7. Modular, Open Bioinformatics Benchmarking: Omnibenchmark System

Omnibenchmark (alpha) facilitates formalized, scalable benchmarking in bioinformatics via a YAML-based specification language for datasets, methods, metrics, and execution environments. Workflows are dynamically generated in Snakemake, and all steps—including environment setup (EasyBuild, Apptainer, conda), metric computation, storage, and results versioning—are orchestrated for point-and-click reproducibility and open (community) sharing via S3-compatible object storage.

The system supports both solo and collaborative modes, abstracting platform idiosyncrasies (Linux, macOS), and integrating semantic versioning of benchmark “releases.” By design, it incentivizes open, FAIR-compliant practices, though limitations remain in format validation, ARM64 support, and live queuing integration (Mallona et al., 2024).
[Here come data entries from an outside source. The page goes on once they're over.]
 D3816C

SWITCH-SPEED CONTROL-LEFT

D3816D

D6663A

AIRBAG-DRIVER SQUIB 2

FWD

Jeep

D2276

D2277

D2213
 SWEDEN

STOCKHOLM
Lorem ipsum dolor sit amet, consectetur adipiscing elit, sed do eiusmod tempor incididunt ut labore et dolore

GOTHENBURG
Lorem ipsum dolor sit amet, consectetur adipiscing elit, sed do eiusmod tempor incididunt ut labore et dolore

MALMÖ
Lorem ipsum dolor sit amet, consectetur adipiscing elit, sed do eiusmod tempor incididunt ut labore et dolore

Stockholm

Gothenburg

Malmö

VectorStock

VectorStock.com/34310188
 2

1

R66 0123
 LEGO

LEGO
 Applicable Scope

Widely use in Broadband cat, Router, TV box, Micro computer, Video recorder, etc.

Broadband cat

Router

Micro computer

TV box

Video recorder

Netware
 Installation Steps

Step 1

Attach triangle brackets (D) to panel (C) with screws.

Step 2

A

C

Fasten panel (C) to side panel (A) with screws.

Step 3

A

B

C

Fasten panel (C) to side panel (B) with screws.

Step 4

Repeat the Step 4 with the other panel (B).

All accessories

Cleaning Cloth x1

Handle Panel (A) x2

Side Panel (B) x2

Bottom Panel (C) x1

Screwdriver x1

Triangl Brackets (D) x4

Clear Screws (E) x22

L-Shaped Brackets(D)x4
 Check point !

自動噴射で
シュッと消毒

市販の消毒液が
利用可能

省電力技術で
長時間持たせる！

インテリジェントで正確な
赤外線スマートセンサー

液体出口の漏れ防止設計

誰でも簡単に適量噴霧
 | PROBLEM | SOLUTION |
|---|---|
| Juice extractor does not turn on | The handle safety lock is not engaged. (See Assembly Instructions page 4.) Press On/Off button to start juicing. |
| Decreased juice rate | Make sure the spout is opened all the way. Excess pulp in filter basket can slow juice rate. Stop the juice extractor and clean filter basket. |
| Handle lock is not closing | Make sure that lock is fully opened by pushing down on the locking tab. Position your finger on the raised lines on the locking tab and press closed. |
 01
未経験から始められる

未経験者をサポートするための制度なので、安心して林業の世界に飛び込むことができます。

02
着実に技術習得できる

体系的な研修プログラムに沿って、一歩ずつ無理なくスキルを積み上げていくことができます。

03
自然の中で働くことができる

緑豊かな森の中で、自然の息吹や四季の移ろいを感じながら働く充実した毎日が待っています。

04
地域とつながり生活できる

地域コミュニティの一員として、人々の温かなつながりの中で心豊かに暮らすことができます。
Summary Table: Notable "Omni-Bench" Instantiations

Subdomain Scope/Target Evaluation Paradigm
Tri-modal LMs (I, A, T) → T (joint reasoning) QA accuracy, ablation, tri-modal tuning
Multimodal models Gen/Understand/Edit, peri-image QA over Gen→Edit→CF chain, self-marking
Virtual agents OS/web/app, DAG-structured tasks Subtask CR, LC, 10 capability axes
Materials science QA + Calculation (text/image/table) Slot-based F₁, Acc, expert rubric
Navigation agents Multi-skill, multi-embodiment SR, SPL, SGC, social/human QA
Tabular ML Model family selection Large-scale F₁/R², metafeature analysis
Bioinformatics Workflow formalization & execution YAML→Snakemake, container aware

Omni-Bench in each manifestation aims to close a fundamental gap in multimodal, compositional, or generalist evaluation: enforcing end-to-end integration of diverse knowledge forms, reasoning abilities, and modalities, with domain-calibrated diagnostics to inform the development of next-generation AI models. No singular model or system has yet demonstrated human-comparable performance across these omni-dimensional benchmarks, illustrating the scope of remaining challenges.